┏━━

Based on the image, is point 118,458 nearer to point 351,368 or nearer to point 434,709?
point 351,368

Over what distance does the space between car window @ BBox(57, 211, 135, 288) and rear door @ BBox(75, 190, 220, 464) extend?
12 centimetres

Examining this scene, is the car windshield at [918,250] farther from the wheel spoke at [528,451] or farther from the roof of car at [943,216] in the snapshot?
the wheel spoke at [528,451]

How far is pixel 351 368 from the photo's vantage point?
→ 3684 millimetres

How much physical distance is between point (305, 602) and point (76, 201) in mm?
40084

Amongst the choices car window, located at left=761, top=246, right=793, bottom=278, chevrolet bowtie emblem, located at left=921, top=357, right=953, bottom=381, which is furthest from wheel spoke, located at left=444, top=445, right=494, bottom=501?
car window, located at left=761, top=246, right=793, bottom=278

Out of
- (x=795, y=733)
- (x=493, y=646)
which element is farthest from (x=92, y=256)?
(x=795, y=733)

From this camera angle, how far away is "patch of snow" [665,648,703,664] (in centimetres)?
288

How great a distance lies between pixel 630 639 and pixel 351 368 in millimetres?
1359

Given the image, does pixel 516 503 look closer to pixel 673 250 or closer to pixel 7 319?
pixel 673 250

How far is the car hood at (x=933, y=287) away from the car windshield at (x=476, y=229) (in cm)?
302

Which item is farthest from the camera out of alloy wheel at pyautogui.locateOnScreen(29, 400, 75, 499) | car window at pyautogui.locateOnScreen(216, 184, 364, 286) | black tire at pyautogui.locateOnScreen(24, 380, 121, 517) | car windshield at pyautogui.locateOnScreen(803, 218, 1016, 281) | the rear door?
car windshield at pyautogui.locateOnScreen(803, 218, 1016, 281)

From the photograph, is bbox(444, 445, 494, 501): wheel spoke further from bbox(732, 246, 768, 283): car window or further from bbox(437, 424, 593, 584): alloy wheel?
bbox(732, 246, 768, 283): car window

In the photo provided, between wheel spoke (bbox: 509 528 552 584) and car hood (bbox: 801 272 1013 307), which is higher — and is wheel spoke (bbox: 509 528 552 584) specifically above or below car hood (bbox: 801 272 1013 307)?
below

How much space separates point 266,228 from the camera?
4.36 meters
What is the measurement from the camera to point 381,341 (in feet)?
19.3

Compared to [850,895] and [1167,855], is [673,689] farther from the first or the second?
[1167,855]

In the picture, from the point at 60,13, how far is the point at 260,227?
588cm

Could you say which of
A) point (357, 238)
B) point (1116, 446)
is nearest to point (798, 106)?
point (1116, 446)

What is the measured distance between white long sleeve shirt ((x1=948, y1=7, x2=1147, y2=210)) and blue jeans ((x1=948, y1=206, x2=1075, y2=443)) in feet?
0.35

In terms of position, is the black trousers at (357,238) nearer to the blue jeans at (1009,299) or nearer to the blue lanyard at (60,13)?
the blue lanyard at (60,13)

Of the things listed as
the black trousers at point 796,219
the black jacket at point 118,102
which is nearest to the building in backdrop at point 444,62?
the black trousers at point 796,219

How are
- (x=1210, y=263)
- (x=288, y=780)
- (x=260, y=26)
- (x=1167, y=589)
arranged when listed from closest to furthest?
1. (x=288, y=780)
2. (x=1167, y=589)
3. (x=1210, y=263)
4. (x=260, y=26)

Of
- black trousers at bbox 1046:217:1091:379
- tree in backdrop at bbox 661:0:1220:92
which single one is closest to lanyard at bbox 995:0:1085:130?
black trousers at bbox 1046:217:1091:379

┗━━

(Given exercise): Could you reproduce the stretch of entries from the start through the line containing "12 centimetres", substituting "back door" for "rear door" and leaving everything else unchanged?

(Worked answer):
Based on the image, is point 118,458 nearer to point 351,368 or nearer to point 434,709?
point 351,368

Over what distance does the space between car window @ BBox(57, 211, 135, 288) and back door @ BBox(75, 190, 220, 464) extend?
12 centimetres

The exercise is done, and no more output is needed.